Facial

Chris White, music by Hal Kelly
The Drum, Theatre Royal Plymouth

Chris White

It’s all rather rambling and, let’s face it, a bit mad. Some great moments, some funny stuff, some factoids and quite a bit of weird.

Poet, performer and artist Chris White, graduate of the Theatre Royal Plymouth’s Lab Associate Programme, revisits six-year-old material he first performed at the Free Fringe at the 2016 Edinburgh Fringe, gives it a bit of an update and opens the Drum’s micro-festival Solo Voices which runs until 28 May.

Central to the piece is the question "do you think you could live without a face?" as misheard in a fictional service station spring-boarding into storytelling of several intertwined tales: of boxset-pusher Debbie; of Austin, the New York MISPER cop; of Twixes; of Geoff in his badged blazer; of adolescent angst and acne; changes in recycling habits; and facial facts and more Twixes.

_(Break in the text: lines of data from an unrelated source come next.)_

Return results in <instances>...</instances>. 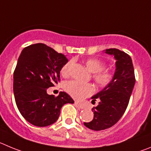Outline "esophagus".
<instances>
[{
    "label": "esophagus",
    "instance_id": "34e87169",
    "mask_svg": "<svg viewBox=\"0 0 151 151\" xmlns=\"http://www.w3.org/2000/svg\"><path fill=\"white\" fill-rule=\"evenodd\" d=\"M74 104H75V105L77 106V107H78L79 108H81V109H84V108H85V107H84V106L83 105V104H80V103L77 102V101H75V102H74Z\"/></svg>",
    "mask_w": 151,
    "mask_h": 151
}]
</instances>
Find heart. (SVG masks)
I'll return each mask as SVG.
<instances>
[{"label": "heart", "mask_w": 151, "mask_h": 151, "mask_svg": "<svg viewBox=\"0 0 151 151\" xmlns=\"http://www.w3.org/2000/svg\"><path fill=\"white\" fill-rule=\"evenodd\" d=\"M73 62L70 61L66 63L62 68L63 75L68 76ZM86 66L92 73V79L101 89L109 87L114 83L116 77L115 71L112 69H105L106 64L97 58L88 59L85 61ZM64 89L71 97L77 100H82L94 93V86L91 83H83L77 81H70L65 83Z\"/></svg>", "instance_id": "obj_1"}]
</instances>
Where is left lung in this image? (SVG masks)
Wrapping results in <instances>:
<instances>
[{"label": "left lung", "instance_id": "obj_1", "mask_svg": "<svg viewBox=\"0 0 151 151\" xmlns=\"http://www.w3.org/2000/svg\"><path fill=\"white\" fill-rule=\"evenodd\" d=\"M105 52L114 55L116 60V77L109 87L92 97V103H96L98 100L99 104L92 108L93 119L83 123L87 128L95 131L110 128L119 121L127 108L135 83L131 57L115 48L106 50Z\"/></svg>", "mask_w": 151, "mask_h": 151}]
</instances>
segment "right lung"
Returning a JSON list of instances; mask_svg holds the SVG:
<instances>
[{"mask_svg":"<svg viewBox=\"0 0 151 151\" xmlns=\"http://www.w3.org/2000/svg\"><path fill=\"white\" fill-rule=\"evenodd\" d=\"M68 59L44 43L25 47L13 73V92L22 116L32 125L43 127L52 124L62 106L74 100L65 92L48 95L47 89L60 81V70Z\"/></svg>","mask_w":151,"mask_h":151,"instance_id":"obj_1","label":"right lung"}]
</instances>
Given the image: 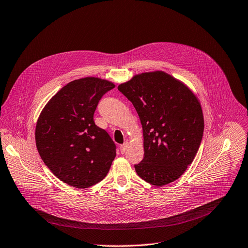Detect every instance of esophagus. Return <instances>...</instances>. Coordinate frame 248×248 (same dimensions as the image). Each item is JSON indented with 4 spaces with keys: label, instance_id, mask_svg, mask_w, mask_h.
Listing matches in <instances>:
<instances>
[{
    "label": "esophagus",
    "instance_id": "1",
    "mask_svg": "<svg viewBox=\"0 0 248 248\" xmlns=\"http://www.w3.org/2000/svg\"><path fill=\"white\" fill-rule=\"evenodd\" d=\"M127 148H128V143L127 142H125L123 145L120 146V152H121L122 154H124L125 152L127 151Z\"/></svg>",
    "mask_w": 248,
    "mask_h": 248
}]
</instances>
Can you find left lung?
Wrapping results in <instances>:
<instances>
[{"mask_svg": "<svg viewBox=\"0 0 248 248\" xmlns=\"http://www.w3.org/2000/svg\"><path fill=\"white\" fill-rule=\"evenodd\" d=\"M134 105L143 128L144 158L135 165L145 182L162 186L179 179L194 161L203 134L196 95L164 71L144 72L118 86Z\"/></svg>", "mask_w": 248, "mask_h": 248, "instance_id": "1", "label": "left lung"}]
</instances>
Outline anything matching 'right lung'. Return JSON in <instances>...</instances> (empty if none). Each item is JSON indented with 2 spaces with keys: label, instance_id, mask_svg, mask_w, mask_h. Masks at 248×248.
<instances>
[{
  "label": "right lung",
  "instance_id": "obj_1",
  "mask_svg": "<svg viewBox=\"0 0 248 248\" xmlns=\"http://www.w3.org/2000/svg\"><path fill=\"white\" fill-rule=\"evenodd\" d=\"M114 87L98 78L73 80L47 102L37 119L35 144L42 160L71 186L86 188L101 182L116 156L113 140L93 120L99 100Z\"/></svg>",
  "mask_w": 248,
  "mask_h": 248
}]
</instances>
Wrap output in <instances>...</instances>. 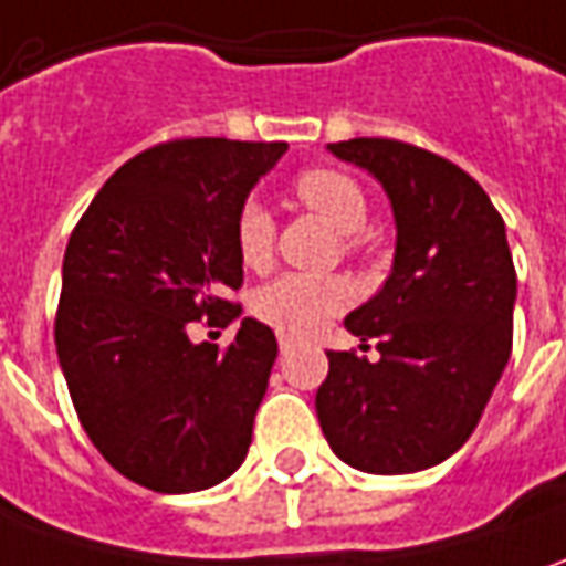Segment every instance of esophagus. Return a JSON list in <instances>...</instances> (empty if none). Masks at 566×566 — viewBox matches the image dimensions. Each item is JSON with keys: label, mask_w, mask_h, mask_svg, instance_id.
Segmentation results:
<instances>
[{"label": "esophagus", "mask_w": 566, "mask_h": 566, "mask_svg": "<svg viewBox=\"0 0 566 566\" xmlns=\"http://www.w3.org/2000/svg\"><path fill=\"white\" fill-rule=\"evenodd\" d=\"M291 344H294V340H291L287 334H279V347H282V353H287V349H291Z\"/></svg>", "instance_id": "esophagus-1"}]
</instances>
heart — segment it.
Wrapping results in <instances>:
<instances>
[{
	"mask_svg": "<svg viewBox=\"0 0 566 566\" xmlns=\"http://www.w3.org/2000/svg\"><path fill=\"white\" fill-rule=\"evenodd\" d=\"M303 207L325 219L340 234H359L368 222V201L356 179L340 170H306L294 182ZM275 219L260 201H248L234 217V251L248 269H266L272 260ZM353 287L337 275L287 272L253 294V313L275 332L303 337L318 332L332 315L347 310Z\"/></svg>",
	"mask_w": 566,
	"mask_h": 566,
	"instance_id": "obj_1",
	"label": "heart"
}]
</instances>
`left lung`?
Listing matches in <instances>:
<instances>
[{
	"label": "left lung",
	"instance_id": "1",
	"mask_svg": "<svg viewBox=\"0 0 566 566\" xmlns=\"http://www.w3.org/2000/svg\"><path fill=\"white\" fill-rule=\"evenodd\" d=\"M328 151L378 179L396 251L384 287L344 318L380 359L328 353L318 424L356 471H428L474 433L509 365L517 275L505 222L468 172L424 148L349 138Z\"/></svg>",
	"mask_w": 566,
	"mask_h": 566
}]
</instances>
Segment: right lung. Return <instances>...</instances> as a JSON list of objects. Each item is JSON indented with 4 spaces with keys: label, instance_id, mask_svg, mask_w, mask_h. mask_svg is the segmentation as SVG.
<instances>
[{
    "label": "right lung",
    "instance_id": "right-lung-1",
    "mask_svg": "<svg viewBox=\"0 0 566 566\" xmlns=\"http://www.w3.org/2000/svg\"><path fill=\"white\" fill-rule=\"evenodd\" d=\"M284 142L179 138L136 154L76 222L55 318L57 363L95 449L154 493H198L251 449L279 344L242 318L229 350L187 328L231 324L244 282L234 217Z\"/></svg>",
    "mask_w": 566,
    "mask_h": 566
}]
</instances>
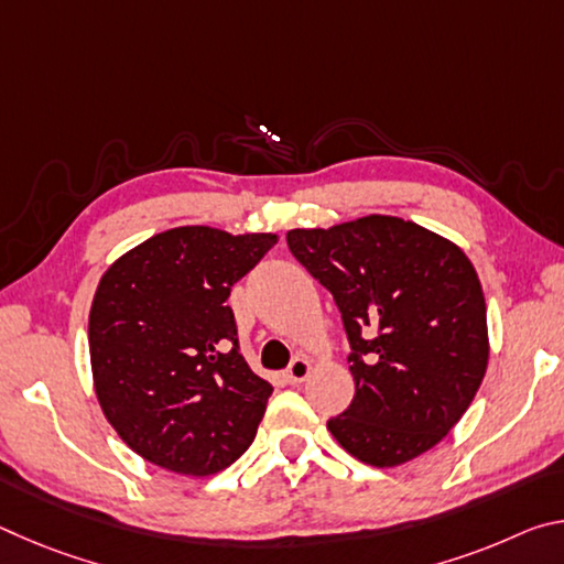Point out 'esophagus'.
<instances>
[{"mask_svg":"<svg viewBox=\"0 0 564 564\" xmlns=\"http://www.w3.org/2000/svg\"><path fill=\"white\" fill-rule=\"evenodd\" d=\"M308 373H311V362L305 358H295L289 366V370H285V380H289V383H303V380L308 378Z\"/></svg>","mask_w":564,"mask_h":564,"instance_id":"esophagus-1","label":"esophagus"}]
</instances>
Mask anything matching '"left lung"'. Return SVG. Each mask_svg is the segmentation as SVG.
<instances>
[{
  "instance_id": "left-lung-1",
  "label": "left lung",
  "mask_w": 564,
  "mask_h": 564,
  "mask_svg": "<svg viewBox=\"0 0 564 564\" xmlns=\"http://www.w3.org/2000/svg\"><path fill=\"white\" fill-rule=\"evenodd\" d=\"M291 253L333 293L356 395L328 420L340 447L395 467L435 447L488 370V311L473 263L447 238L398 216L293 228Z\"/></svg>"
}]
</instances>
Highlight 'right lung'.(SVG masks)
<instances>
[{
    "label": "right lung",
    "mask_w": 564,
    "mask_h": 564,
    "mask_svg": "<svg viewBox=\"0 0 564 564\" xmlns=\"http://www.w3.org/2000/svg\"><path fill=\"white\" fill-rule=\"evenodd\" d=\"M279 243L178 226L147 238L101 275L89 313L99 405L133 453L206 477L253 443L273 393L238 350L231 285Z\"/></svg>",
    "instance_id": "right-lung-1"
}]
</instances>
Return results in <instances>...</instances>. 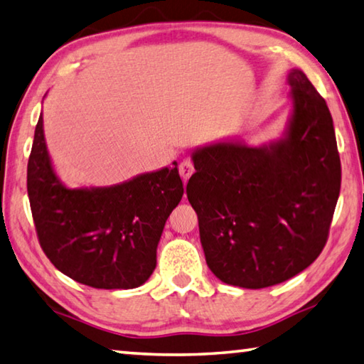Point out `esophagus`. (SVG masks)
Returning a JSON list of instances; mask_svg holds the SVG:
<instances>
[{
  "label": "esophagus",
  "instance_id": "obj_1",
  "mask_svg": "<svg viewBox=\"0 0 364 364\" xmlns=\"http://www.w3.org/2000/svg\"><path fill=\"white\" fill-rule=\"evenodd\" d=\"M193 163H191L190 160H183L181 164H179V174L183 179V182H187L190 179V176L193 174Z\"/></svg>",
  "mask_w": 364,
  "mask_h": 364
}]
</instances>
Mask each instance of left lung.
<instances>
[{
	"instance_id": "1",
	"label": "left lung",
	"mask_w": 364,
	"mask_h": 364,
	"mask_svg": "<svg viewBox=\"0 0 364 364\" xmlns=\"http://www.w3.org/2000/svg\"><path fill=\"white\" fill-rule=\"evenodd\" d=\"M291 112L282 138L258 147L223 141L191 154L187 198L205 263L222 282L266 289L296 276L323 250L341 190L326 101L301 70L287 75Z\"/></svg>"
}]
</instances>
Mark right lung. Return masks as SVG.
<instances>
[{
  "instance_id": "add662e5",
  "label": "right lung",
  "mask_w": 364,
  "mask_h": 364,
  "mask_svg": "<svg viewBox=\"0 0 364 364\" xmlns=\"http://www.w3.org/2000/svg\"><path fill=\"white\" fill-rule=\"evenodd\" d=\"M173 164L109 187L70 188L52 166L41 114L26 188L39 244L52 264L93 289L127 290L147 282L164 223L183 195Z\"/></svg>"
}]
</instances>
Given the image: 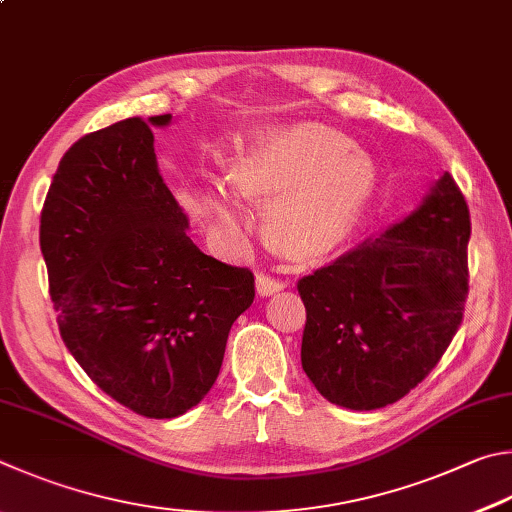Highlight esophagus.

It is nightmarish and horror film-worthy, endearingly reminiscent, sci-fi, homely, laugh-out loud, and with an underlying romantic thread. There’s poetry, stand-up, right and left Twixes and lecturers on each facial element.

While White is engaging and amusing, Facial could do with a shave and tightening up. The Joycean stream of consciousness is exhausting at times and fun at others, and White’s switches in pace and demeanour alongside dramatic lighting and Hal Kelly’s music break up what could otherwise be a tedious 80-minutes.